++++ TESTO DATO

Finalmente, ho visto questo film. È una premessa a quello che accadrà, non siamo per nulla nel vivo, ma intanto i vecchi eroi sono tornati e hanno combattuto i primi, spettacolari scontri.
La cosa più bella è proprio il loro ritorno. Nel film sono passati solo tre anni dal precedente, ma in qualche modo è come se gli autori fossero riusciti a riprodurre, non so perché mi sembri così, il lasso di tempo molto più lungo trascorso nella realtà.
Certamente mi sarebbe piaciuto poter scrivere un post incentrato su questo film, sulle mie impressioni e sulle teorie che mi sono venute in mente su questo film (basti dire che esso si apre con un racconto su un "Demiurgo" che crea il mondo, e sul caos che si diffonde in questa creazione), ma non avrebbe senso, sarebbe un post precluso a coloro che non conoscono la storia.

Ma mi auguro che, oltre alla mia strabordante passione per questo mondo, questi due post abbiano trasmesso curiosità, interesse, rispetto per qualcosa di così ricco e complesso, e per un cartone animato che contiene ben più di quello che basta ad intrattenere. Possibilmente, spero di aver dimostrato che un cartone animato, che nell'opinione media perde il suo valore una volta finita l'infanzia, ha in realtà un'importanza che va ben oltre, perché le storie belle, le emozioni umane e le lezioni di umanità, non conoscono età.
Ci sono molti modi per vedere tutte le stagioni dei Digimon, pagine Facebook, siti di streaming, posso indicarveli. E presso le stesse fonti è possibile vedere il nuovo film, che la community italiana ha prontamente sottotitolato. Così, nel continuare questo viaggio di eroismo, amicizia, paura e coraggio, cominciato sedici anni fa e ripreso dopo una lunga pausa, saremo di più.

Locandina di Digimon Adventure Tri.

lunedì 30 novembre 2015

Digimon: la prima grande storia che abbia conosciuto - parte I

Il mese di novembre di quest'anno lo attendevo per un evento straordinario, qualcosa che aspettavo da oltre un anno e che, prima di quell'anno, non avrei mai pensato sarebbe successa. Giorno 21 è uscito nei cinema giapponesi Digimon Adventure Tri - Saikai, cioè "Riunione" (che io ho visto il giorno prima grazie alle risorse di Internet).

++++++++

CONSEGNE:
• A. Secondo il testo sui Digimon, quanto tempo è passato nel nuovo film rispetto al precedente?
• B. Trascrivi fedelmente il passo del testo sui Digimon da "Finalmente, ho visto" fino a "conoscono la storia." compreso.
• C. Prosegui il testo sui Digimon dal punto in cui termina.
L'elenco riportato qui è materiale a sé, distinto dal testo sui Digimon.

++++ MATERIALE FORNITO

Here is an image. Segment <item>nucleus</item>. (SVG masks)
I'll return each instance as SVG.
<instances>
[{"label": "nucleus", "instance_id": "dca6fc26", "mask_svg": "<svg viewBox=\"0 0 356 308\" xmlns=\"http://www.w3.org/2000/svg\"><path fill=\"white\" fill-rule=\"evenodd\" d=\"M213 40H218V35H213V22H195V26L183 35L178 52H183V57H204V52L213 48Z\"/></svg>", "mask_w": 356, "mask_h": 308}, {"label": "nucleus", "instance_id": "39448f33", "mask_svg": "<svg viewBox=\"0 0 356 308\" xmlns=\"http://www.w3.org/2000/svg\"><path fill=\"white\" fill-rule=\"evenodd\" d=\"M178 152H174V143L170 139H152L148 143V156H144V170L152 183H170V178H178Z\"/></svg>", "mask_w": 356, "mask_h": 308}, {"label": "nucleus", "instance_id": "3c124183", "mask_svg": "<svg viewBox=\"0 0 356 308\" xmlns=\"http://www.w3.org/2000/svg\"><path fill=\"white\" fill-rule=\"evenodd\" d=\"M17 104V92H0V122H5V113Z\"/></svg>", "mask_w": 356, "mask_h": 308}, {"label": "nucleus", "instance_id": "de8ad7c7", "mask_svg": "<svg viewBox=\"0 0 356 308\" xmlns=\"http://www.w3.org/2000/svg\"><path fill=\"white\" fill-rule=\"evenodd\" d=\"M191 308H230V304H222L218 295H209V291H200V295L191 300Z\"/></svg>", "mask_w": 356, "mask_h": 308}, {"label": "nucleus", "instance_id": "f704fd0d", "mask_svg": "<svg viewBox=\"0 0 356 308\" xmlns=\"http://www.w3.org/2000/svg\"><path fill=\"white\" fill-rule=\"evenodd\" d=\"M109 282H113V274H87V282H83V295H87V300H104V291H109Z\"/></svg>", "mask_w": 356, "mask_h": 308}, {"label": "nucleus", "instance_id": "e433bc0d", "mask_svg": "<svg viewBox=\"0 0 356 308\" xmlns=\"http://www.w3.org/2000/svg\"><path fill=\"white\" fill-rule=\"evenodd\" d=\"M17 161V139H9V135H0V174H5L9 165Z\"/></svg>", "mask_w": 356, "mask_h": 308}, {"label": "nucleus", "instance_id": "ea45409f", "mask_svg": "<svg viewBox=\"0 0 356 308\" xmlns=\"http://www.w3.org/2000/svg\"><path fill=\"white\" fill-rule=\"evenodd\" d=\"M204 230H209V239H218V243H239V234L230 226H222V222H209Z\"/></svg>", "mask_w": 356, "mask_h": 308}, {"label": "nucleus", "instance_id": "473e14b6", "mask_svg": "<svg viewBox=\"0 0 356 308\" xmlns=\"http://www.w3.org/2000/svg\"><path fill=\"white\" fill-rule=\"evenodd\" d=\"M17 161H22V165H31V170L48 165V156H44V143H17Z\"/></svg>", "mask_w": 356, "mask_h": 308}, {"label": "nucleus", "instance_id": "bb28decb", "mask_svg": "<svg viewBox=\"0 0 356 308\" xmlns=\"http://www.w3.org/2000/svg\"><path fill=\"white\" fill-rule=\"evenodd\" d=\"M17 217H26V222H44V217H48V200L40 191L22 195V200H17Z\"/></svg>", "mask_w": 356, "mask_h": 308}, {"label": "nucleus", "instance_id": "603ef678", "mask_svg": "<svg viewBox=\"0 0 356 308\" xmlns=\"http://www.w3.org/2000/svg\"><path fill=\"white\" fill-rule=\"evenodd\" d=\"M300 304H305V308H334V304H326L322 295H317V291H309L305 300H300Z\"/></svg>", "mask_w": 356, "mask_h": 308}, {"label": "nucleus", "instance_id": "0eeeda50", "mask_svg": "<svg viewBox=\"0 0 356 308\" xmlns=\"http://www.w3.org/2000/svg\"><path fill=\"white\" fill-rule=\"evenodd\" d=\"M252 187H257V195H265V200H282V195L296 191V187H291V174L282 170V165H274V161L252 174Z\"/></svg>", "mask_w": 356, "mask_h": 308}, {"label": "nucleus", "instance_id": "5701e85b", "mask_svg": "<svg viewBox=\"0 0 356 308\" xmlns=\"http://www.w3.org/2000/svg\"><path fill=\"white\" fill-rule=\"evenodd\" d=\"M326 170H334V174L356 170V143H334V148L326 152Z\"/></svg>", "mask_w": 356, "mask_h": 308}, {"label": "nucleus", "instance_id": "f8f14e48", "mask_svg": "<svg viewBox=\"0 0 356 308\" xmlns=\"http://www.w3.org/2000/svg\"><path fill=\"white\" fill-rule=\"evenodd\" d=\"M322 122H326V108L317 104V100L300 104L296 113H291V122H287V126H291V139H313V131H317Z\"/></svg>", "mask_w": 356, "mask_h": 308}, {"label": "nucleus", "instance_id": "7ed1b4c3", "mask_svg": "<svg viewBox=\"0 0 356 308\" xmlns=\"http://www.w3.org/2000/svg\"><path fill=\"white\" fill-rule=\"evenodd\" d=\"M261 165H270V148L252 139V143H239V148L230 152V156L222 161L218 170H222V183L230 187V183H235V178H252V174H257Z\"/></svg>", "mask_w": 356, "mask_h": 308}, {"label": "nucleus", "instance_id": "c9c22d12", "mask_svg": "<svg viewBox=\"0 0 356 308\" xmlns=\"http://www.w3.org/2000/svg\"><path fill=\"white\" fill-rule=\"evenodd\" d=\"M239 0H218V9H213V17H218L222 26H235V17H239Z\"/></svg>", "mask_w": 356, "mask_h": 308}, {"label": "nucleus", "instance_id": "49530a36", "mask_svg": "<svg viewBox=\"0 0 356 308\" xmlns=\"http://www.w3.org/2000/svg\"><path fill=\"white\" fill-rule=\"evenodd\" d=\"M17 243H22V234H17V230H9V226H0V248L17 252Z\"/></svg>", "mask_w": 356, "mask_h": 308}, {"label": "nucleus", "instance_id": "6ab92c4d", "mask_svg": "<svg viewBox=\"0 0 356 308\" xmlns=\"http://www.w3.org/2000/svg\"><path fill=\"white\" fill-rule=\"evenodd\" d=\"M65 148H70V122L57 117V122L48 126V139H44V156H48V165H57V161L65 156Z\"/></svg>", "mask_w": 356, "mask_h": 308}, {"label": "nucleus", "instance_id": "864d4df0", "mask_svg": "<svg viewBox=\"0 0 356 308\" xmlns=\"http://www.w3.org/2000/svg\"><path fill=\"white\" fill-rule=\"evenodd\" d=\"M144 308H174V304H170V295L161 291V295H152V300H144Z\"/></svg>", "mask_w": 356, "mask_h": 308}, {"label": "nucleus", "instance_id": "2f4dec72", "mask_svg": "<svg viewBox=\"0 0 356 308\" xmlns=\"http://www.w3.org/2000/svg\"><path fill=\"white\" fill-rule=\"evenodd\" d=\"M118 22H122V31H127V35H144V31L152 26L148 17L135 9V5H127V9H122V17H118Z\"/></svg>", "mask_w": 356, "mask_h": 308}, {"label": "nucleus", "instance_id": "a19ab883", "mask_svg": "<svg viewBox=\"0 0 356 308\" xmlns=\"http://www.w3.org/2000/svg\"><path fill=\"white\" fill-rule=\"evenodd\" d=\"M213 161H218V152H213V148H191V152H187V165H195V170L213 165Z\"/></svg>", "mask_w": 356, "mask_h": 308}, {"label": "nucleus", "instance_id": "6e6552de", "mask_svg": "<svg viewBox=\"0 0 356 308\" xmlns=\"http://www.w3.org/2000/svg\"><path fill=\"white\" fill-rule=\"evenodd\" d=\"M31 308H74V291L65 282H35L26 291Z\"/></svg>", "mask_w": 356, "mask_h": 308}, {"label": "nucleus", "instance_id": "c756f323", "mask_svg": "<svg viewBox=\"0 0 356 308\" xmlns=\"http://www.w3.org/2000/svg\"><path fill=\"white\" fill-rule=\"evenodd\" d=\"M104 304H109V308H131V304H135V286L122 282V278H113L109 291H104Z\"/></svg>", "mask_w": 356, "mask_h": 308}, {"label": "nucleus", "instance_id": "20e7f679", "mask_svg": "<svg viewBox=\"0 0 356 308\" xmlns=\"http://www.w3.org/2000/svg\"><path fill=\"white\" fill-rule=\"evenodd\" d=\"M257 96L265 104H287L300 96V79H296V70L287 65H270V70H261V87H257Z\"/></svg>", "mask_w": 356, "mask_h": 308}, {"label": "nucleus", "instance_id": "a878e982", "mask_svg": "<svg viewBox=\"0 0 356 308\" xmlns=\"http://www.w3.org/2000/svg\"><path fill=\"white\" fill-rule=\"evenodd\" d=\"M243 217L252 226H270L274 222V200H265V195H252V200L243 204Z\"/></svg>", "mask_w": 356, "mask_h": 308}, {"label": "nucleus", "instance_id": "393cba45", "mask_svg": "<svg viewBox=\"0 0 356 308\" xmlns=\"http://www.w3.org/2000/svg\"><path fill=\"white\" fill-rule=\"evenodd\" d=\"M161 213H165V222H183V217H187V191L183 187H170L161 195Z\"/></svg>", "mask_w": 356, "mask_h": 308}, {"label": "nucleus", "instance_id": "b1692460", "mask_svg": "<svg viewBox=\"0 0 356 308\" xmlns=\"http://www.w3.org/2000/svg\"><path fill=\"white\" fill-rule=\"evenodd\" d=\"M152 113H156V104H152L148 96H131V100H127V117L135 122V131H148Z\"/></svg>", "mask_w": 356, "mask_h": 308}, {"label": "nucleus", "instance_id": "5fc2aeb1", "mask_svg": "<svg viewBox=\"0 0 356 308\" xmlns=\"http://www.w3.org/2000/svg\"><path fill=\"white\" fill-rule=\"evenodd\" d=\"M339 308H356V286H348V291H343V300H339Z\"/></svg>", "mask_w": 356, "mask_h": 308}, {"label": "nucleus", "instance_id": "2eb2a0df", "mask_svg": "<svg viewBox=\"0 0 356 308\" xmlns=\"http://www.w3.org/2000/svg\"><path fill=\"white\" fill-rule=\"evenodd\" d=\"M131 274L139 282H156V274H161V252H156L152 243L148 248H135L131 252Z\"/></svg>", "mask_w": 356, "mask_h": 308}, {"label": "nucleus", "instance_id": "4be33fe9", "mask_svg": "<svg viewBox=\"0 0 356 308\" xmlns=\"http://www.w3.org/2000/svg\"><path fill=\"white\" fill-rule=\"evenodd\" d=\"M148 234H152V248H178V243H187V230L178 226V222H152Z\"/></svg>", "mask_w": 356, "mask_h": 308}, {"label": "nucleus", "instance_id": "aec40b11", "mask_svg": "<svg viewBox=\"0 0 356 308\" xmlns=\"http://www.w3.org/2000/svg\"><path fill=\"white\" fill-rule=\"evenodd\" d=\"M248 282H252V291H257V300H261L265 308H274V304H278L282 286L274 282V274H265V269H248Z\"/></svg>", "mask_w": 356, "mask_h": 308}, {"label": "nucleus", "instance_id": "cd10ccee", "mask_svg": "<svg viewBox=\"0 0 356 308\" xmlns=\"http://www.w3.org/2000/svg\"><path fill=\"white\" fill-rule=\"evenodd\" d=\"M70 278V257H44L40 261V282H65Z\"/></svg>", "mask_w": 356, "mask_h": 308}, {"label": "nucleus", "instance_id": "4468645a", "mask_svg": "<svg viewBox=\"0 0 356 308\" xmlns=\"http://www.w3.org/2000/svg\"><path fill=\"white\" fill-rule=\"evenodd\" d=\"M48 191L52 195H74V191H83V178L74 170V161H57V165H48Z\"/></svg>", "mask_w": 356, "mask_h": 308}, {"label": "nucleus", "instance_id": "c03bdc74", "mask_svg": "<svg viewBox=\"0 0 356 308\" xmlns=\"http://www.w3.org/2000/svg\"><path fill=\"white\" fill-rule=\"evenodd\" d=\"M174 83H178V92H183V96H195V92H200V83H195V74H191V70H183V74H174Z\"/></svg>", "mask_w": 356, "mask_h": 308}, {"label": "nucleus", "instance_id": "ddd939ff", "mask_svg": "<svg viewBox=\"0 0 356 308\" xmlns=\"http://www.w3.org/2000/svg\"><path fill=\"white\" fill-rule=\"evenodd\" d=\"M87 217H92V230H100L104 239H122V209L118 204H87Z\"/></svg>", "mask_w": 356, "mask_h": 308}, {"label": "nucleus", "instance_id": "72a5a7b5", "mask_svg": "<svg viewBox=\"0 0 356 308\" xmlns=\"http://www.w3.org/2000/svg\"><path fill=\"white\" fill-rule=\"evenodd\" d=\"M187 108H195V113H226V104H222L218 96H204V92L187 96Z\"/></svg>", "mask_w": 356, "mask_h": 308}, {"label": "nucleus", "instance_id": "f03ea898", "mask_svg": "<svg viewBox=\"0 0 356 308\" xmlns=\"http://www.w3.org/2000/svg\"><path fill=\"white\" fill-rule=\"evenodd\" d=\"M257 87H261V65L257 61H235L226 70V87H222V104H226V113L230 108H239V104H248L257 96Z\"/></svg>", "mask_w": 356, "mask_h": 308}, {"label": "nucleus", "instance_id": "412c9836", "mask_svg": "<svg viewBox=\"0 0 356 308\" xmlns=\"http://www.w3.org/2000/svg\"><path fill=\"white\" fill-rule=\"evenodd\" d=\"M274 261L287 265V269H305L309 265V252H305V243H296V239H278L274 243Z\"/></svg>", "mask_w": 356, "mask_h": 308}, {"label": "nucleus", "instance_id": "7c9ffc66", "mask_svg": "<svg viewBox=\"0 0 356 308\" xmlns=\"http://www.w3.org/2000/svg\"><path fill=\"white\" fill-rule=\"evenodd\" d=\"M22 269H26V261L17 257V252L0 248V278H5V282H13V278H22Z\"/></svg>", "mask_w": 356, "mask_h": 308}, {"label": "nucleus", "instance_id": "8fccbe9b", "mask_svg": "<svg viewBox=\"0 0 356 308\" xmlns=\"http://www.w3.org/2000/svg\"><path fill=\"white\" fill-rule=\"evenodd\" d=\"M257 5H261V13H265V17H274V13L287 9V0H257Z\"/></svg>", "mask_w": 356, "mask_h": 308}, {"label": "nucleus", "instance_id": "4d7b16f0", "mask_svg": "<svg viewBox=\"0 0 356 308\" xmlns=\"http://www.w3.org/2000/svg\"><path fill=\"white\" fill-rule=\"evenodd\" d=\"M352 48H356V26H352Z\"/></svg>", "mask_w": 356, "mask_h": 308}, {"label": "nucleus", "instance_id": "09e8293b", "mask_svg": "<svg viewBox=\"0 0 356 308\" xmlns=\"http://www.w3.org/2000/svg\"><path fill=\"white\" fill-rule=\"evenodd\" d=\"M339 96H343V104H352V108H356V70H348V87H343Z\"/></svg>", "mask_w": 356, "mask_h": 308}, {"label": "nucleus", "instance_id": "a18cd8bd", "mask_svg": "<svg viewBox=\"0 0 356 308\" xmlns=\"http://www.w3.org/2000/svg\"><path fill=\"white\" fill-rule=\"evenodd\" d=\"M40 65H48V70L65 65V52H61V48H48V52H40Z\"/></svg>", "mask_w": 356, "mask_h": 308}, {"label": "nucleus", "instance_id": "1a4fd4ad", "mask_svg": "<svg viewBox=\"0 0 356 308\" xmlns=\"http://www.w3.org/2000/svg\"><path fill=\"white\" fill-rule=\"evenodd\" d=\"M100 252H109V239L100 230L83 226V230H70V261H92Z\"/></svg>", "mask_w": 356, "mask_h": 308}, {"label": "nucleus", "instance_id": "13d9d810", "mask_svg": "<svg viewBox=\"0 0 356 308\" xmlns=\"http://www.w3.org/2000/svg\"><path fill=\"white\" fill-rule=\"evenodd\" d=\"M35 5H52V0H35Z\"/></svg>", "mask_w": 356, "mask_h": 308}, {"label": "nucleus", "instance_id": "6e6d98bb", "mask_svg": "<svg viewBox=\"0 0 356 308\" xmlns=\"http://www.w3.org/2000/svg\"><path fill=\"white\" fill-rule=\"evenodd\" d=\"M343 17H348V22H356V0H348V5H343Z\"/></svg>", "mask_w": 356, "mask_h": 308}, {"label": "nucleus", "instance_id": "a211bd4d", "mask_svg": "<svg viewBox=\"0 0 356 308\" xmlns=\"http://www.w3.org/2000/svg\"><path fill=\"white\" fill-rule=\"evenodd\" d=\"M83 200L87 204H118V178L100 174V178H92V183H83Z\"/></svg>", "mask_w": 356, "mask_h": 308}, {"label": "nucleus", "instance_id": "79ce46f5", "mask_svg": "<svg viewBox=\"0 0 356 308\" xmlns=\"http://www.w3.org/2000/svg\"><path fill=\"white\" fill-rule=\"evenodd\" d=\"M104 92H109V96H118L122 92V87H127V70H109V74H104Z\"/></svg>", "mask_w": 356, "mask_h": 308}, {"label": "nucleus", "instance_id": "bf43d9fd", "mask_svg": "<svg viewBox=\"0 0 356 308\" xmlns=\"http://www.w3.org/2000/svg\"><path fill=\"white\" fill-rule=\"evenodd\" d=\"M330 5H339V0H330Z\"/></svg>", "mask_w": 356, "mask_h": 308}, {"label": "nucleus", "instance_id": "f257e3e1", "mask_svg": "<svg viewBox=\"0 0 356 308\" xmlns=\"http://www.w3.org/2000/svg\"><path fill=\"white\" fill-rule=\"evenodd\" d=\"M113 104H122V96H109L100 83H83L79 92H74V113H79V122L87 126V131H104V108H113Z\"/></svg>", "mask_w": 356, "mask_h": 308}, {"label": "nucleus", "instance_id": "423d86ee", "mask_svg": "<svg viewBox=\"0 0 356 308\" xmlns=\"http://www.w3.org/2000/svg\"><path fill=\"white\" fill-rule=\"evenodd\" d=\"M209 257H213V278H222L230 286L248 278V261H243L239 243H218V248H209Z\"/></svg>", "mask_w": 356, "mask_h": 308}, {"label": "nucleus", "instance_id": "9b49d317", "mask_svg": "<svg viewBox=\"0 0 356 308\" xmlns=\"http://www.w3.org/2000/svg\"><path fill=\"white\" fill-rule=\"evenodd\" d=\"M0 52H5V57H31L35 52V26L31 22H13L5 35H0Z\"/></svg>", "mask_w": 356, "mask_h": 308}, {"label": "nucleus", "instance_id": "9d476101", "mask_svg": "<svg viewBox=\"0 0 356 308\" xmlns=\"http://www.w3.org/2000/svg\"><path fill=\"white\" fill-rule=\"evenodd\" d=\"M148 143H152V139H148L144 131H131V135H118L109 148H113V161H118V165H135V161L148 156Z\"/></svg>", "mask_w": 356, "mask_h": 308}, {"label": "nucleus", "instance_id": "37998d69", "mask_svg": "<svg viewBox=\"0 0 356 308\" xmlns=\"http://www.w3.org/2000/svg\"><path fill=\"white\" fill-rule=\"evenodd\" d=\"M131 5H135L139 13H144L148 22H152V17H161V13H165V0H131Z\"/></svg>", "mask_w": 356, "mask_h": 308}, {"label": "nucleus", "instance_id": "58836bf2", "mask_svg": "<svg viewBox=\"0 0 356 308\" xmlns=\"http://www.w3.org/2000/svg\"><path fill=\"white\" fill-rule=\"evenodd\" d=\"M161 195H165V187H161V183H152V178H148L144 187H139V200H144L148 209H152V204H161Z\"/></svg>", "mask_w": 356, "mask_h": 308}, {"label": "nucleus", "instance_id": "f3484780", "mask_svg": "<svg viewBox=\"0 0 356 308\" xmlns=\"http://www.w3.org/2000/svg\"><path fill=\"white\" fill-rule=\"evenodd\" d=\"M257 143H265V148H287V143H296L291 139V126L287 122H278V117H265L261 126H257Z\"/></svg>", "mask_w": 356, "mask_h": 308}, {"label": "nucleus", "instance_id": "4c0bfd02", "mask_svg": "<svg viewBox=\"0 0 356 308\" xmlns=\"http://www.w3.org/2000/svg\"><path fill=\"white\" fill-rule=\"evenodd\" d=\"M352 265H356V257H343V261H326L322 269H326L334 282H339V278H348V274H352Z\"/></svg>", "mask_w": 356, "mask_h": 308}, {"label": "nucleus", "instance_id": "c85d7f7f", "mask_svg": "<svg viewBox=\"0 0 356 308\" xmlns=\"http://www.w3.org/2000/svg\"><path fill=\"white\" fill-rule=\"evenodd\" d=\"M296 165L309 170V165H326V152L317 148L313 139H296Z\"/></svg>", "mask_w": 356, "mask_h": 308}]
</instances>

++++++++

RISULTATI FINALI:
• A. Solo tre anni.

• B.
Finalmente, ho visto questo film. È una premessa a quello che accadrà, non siamo per nulla nel vivo, ma intanto i vecchi eroi sono tornati e hanno combattuto i primi, spettacolari scontri.
La cosa più bella è proprio il loro ritorno. Nel film sono passati solo tre anni dal precedente, ma in qualche modo è come se gli autori fossero riusciti a riprodurre, non so perché mi sembri così, il lasso di tempo molto più lungo trascorso nella realtà.
Certamente mi sarebbe piaciuto poter scrivere un post incentrato su questo film, sulle mie impressioni e sulle teorie che mi sono venute in mente su questo film (basti dire che esso si apre con un racconto su un "Demiurgo" che crea il mondo, e sul caos che si diffonde in questa creazione), ma non avrebbe senso, sarebbe un post precluso a coloro che non conoscono la storia.

• C.
Digimon Adventure Tri è una serie di sei film d'animazione, iniziata con quello che ho appena citato, che mostreranno una storia inedita dei protagonisti dell'anime Digimon Adventure, quello che uscì per la prima volta nel 1999, tre anni dopo gli eventi della seconda serie dell'anime, Digimon Adventure 02 (quindi sei anni dopo la prima). Ma perché sto parlando dei Digimon?
Ecco, io credo che quella dei Digimon sia stata la prima grande storia epica che ho conosciuto, e anche se non lo fosse, sarei lo stesso inequivocabilmente legato ad essa, perché le devo molto di quello che sono adesso.

Comincia tutto come per tanti bambini che adesso non sono più bambini (ma che non hanno ucciso la propria parte di bambino nel processo di trasformazione in grandi, quindi un po' lo restano): un giorno qualunque, in televisione, ho visto lo spot, mi sono rimasti impressi i mostri, il tema musicale (la sigla che ancora oggi tanti ragazzi e adulti canticchiano ancora) e ho deciso di vedere quella serie. Dopo di che, ho ricordi abbastanza confusi, in disordine, fra i vari episodi che mio nonno registrava sulle mitiche videocassette che dovevo riavvolgere ogni volta, i giocattoli di vario formato, trasformabili e non, comprati dai miei genitori -e lasciatemelo dire, erano infinitamente superiori ai giocattoli che vedo nei negozi adesso- e tutte quelle scene che mi sono rimaste impresse nella mente fino a divenire archetipi, criteri di catalogazione di tutti i contenuti acquisiti successivamente, figure cui associo le cose che scopro adesso. Ma sono ancora troppo vago.

I protagonisti della prima serie. Su cantate anche voi: "Tai, Matt, Sora, Izzy, Mimi e Joe...".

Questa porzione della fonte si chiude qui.